I would encourage you to refer to the patterns that are in the charts above. They are not as comprehensive as the patterns you have read about, but I think they may represent the variety of English verb forms a bit better.
Best wishes,
Kirk
The LearnEnglish Team

Hi Editor,
At third exercise for auxiliary verb, the correct answer of sixth question is "has", shouldn't "has"and "been" are all auxiliary verbs.
Thank you and thanks for your very good English learning site.

Hi mahaorui,

You are right: in that sentence, has been is the auxiliary verb. I have changed the answer in the exercises so that it is correct now.

Thanks very much for pointing out this mistake to us. Your and other users' collaboration really help us make LearnEnglish a better site!

Best wishes,

Kirk
The LearnEnglish Team

 

Hi Editor.
Can i say that the passive voice is more like a reported speech?

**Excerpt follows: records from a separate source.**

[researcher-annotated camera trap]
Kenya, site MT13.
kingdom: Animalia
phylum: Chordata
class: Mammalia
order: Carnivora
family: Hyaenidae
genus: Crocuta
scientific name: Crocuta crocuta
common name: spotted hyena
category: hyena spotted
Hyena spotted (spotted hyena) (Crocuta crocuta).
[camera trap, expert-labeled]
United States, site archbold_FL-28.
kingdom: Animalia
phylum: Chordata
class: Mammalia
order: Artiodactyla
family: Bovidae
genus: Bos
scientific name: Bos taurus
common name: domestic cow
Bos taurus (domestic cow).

please kindly explain it once more...
Thanks

Hi Ogewrites,

The passive voice and reported speech are two different features of language. Please take a look at the explanation of the passive voice on our active and passive voice page. If it's still unclear after that, please ask your question again on that page and we'll explain the difference a bit more. If you do that, please explain how you see the two as being the same - that will help us better answer your question.

Best wishes,

Kirk
The LearnEnglish Team

Hello and Happy New Year dear Team,
My question is about the third line of the last paragraph it says "was open" in that case,  is it right to write "was opened" ? I thought that  it was the correct verbal form.
Best regards, Olena
 

Hello ONavas,

Both of these forms are correct, but the meaning is different.  If we say 'was opened' then we mean 'someone opened it'; if we say 'was open' then we mean 'not closed' (i.e. perhaps someone opened it, perhaps it opened itself, perhaps it was never closed...).  In grammatical terms, the first version is a passive form, with the past participle 'opened', while the second form is with the adjective 'open'.

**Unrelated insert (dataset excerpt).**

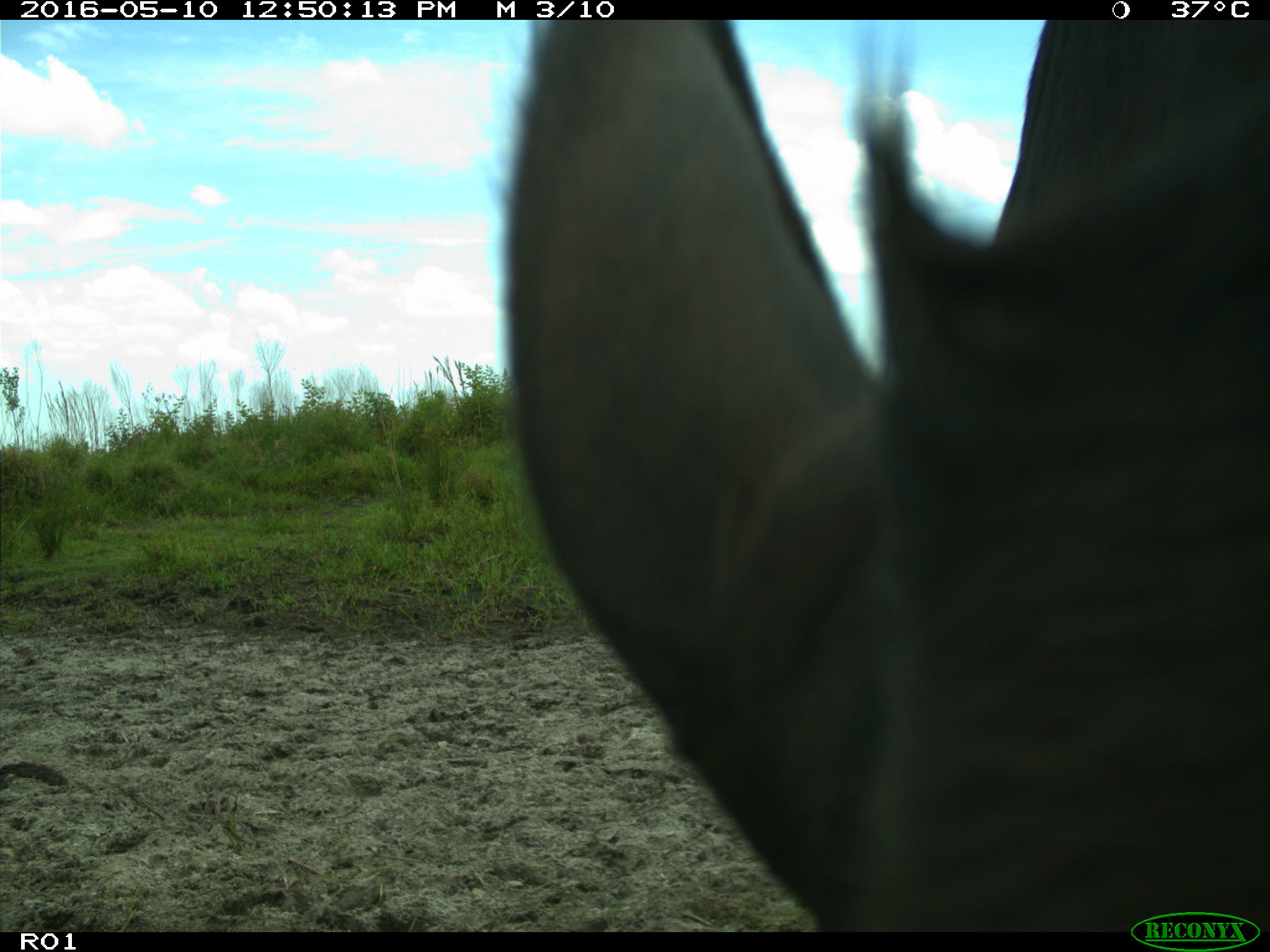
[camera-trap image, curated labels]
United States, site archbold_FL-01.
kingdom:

I hope that clarifies it for you.

Best wishes,

 

Peter

The LearnEnglish Team

hi there thanx very very much about this site for learning English ?

thank you a lot of.

In the exercise for Active Passive section, "had been proceeding" is mentioned as "Active", shouldnt it be passive? Again "had been smashed", "had been broken" are mentioned as "Passive." I am unable to understand the difference. Can you please clarify my doubts?